Anyways, so this is my big post for today. Keep rockin' on America. Woot.

Starbucks Cup #165 Beth Israel Deaconess

The Way I See It #165

I was ahead in the slalom. But in
the second run, everyone fell on a
dangerous spot. I was beaten by a
woman who got up faster that I
did. I learned that people fall down,
winners get up, and gold medal
winners just get up faster.

--Bonnie St. John
In 1984, she was the second-fastest
amputee skier in the world, and the
first African-American Olympic ski
medalist.

Tuesday, September 05, 2006

Starbucks Cup #141 Beth Israel Deaconess

The Way I See It #141

I used to feel so alone in the city.
All those gazillions of people and
then me, on the outside. Because
how do you meet a new person?
I was very stumped by this for many
years. And then I realized, you just
say, "Hi." They may ignore you. Or
you may marry them. And that
possibility is worth that one word.

--Augusten Burroughs
Author of Running with Scissors.

Heh. cool.
This post is so short because I have to leave for class in a hour and a half. Yikes!!

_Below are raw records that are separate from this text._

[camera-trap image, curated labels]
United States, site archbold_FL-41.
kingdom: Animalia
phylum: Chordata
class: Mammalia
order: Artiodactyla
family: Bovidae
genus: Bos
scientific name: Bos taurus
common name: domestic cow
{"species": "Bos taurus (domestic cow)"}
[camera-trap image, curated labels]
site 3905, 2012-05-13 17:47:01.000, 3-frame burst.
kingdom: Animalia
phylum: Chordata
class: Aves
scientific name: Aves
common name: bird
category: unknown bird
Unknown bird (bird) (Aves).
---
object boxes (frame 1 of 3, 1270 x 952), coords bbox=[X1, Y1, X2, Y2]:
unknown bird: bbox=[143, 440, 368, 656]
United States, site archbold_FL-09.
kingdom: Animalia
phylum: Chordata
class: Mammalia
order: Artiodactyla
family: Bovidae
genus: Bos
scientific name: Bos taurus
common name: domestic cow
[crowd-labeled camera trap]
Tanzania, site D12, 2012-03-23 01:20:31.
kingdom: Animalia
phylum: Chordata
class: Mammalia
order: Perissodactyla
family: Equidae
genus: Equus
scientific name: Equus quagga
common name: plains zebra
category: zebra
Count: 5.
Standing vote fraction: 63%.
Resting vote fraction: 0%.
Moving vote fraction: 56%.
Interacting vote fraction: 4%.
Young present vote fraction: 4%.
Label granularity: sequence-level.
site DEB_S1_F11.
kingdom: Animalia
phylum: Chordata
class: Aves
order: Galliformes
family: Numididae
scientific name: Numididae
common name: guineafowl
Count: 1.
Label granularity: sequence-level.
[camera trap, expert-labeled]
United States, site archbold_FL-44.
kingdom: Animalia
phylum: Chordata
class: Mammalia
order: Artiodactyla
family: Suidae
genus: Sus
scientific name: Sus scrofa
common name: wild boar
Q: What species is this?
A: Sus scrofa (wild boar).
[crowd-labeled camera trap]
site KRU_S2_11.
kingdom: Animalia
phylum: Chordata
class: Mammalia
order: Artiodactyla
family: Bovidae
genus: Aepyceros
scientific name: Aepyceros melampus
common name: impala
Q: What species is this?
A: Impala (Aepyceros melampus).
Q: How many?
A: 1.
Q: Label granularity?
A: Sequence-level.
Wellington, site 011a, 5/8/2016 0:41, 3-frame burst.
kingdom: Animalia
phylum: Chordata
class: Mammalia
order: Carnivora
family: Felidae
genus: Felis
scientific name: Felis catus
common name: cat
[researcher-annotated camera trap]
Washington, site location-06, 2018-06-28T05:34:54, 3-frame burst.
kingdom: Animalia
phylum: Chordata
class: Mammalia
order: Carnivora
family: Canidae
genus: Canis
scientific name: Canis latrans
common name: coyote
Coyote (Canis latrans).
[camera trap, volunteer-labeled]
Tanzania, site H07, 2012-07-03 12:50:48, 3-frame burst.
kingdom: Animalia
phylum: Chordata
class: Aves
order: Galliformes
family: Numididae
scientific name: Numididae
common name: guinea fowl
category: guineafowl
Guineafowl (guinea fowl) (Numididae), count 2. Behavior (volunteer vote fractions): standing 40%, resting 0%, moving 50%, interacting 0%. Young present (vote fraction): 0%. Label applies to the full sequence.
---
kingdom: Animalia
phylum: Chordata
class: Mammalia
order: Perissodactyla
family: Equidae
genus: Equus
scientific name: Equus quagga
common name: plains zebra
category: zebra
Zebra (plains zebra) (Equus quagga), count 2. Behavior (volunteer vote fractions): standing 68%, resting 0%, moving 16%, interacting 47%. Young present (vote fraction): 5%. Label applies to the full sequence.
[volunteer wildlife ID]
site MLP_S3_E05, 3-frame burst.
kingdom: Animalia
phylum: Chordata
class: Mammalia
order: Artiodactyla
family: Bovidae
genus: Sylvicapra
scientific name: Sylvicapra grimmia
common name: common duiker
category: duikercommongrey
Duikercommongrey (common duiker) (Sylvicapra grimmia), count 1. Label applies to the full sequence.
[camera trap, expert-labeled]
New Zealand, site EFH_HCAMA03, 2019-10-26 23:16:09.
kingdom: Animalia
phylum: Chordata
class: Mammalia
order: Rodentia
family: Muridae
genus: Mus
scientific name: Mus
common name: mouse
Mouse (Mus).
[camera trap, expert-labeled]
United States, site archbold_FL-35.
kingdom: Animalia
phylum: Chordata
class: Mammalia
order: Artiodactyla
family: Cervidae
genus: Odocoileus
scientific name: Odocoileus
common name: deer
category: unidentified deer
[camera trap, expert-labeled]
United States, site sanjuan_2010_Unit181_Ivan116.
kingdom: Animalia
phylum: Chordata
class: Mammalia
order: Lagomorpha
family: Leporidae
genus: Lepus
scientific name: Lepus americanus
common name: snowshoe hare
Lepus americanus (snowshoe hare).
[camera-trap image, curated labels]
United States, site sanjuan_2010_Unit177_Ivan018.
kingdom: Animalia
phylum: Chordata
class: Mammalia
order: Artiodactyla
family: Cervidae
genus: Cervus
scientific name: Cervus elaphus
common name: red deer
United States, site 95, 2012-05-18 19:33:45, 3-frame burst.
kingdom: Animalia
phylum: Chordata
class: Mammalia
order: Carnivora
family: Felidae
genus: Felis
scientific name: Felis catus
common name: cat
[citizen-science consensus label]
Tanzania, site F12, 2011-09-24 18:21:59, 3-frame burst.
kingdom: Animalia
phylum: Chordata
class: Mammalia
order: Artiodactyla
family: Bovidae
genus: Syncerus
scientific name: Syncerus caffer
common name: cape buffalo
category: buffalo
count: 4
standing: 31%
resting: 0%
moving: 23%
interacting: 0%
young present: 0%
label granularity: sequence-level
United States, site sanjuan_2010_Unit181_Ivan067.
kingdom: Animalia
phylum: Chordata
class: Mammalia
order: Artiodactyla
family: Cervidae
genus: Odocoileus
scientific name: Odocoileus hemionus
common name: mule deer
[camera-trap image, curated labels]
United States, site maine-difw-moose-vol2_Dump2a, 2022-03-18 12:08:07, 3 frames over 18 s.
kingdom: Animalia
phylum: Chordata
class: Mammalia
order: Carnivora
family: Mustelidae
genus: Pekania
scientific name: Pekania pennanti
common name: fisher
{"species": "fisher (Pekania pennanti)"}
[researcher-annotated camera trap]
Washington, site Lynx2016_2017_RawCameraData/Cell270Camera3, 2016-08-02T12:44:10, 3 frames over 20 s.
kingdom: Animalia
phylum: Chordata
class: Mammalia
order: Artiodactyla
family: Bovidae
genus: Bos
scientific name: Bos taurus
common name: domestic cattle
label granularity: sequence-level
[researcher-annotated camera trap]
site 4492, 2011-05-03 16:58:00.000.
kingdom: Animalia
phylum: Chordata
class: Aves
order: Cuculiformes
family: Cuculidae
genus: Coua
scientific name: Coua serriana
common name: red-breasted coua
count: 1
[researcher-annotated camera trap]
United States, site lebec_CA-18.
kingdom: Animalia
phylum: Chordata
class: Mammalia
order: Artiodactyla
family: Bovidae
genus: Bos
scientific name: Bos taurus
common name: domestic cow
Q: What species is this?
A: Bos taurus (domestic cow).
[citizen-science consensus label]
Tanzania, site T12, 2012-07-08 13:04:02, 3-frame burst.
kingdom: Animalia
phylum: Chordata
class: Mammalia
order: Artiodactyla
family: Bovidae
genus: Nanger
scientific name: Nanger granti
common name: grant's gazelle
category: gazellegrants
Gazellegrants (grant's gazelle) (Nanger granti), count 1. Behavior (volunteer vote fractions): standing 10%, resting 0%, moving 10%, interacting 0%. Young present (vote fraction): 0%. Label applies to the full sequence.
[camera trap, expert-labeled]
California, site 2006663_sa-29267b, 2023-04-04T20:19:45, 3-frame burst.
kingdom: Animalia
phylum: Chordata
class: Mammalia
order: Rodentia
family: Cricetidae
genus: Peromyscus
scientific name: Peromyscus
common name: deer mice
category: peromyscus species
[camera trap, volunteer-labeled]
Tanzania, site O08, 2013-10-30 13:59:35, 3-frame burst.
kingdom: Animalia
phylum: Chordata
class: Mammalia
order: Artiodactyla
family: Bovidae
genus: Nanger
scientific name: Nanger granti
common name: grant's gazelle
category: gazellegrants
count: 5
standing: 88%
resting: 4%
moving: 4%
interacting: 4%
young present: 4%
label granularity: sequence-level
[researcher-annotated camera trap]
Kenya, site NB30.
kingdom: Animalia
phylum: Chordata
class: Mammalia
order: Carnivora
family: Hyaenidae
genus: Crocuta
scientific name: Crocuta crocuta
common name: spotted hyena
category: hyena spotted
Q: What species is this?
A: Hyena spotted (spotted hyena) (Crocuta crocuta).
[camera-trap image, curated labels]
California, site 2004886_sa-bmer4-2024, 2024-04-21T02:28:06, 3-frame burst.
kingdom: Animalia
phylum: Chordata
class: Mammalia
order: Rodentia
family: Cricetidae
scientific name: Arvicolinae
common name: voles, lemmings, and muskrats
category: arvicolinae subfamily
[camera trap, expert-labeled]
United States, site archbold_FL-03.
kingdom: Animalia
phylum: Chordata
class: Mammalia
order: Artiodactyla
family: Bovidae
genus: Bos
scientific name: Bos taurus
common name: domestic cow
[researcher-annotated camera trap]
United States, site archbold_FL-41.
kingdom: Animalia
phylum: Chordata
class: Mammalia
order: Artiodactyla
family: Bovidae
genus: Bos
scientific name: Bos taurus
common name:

Friday, September 01, 2006

Starbucks Cup #169 Beth Israel Deaconess

Yes folks, it's getting to be that season: grande latte HOT season and with grad school right around the corner, cough cough TUESDAY, cough cough, I think that there will be more grande lattes than ever consumed, though I do not feel guilty about this, because no matter what you have to say about Starbucks and it's chain-ness it 1. pays their employees' benefits as long as they work half time or more 2. they work with Kenyan coffee growers to grow a sustainable product 3. they generally do good stuff for deserving people. With that out of the way, I give you:

The Way I See It # 169

Life's too short to read a book you
don't love. At age 50 or younger,
give a book 50 pages to see if you
like it. Over 50, subtract your age
from 100 and that's the number of
pages to read before you bail on a
book you're not enjoying. And
when you turn 100, you get to
judge a book by its cover!

--Nancy Pearl
Librarian and author of Book Lust.

I found this to be a funny one, given the fact that everyone at book club last night desperately wanted to abadon Orhan Pamuk's Snow, which was a brutal read for most of us. Of course, I am glad that we do not abide by the above rule at my book club. We try to read the book to the end, even if it's torture and besides, everyone else would only have to read about 40 pages before bailing whereas I would have to read 76 if we use the 100 rule!!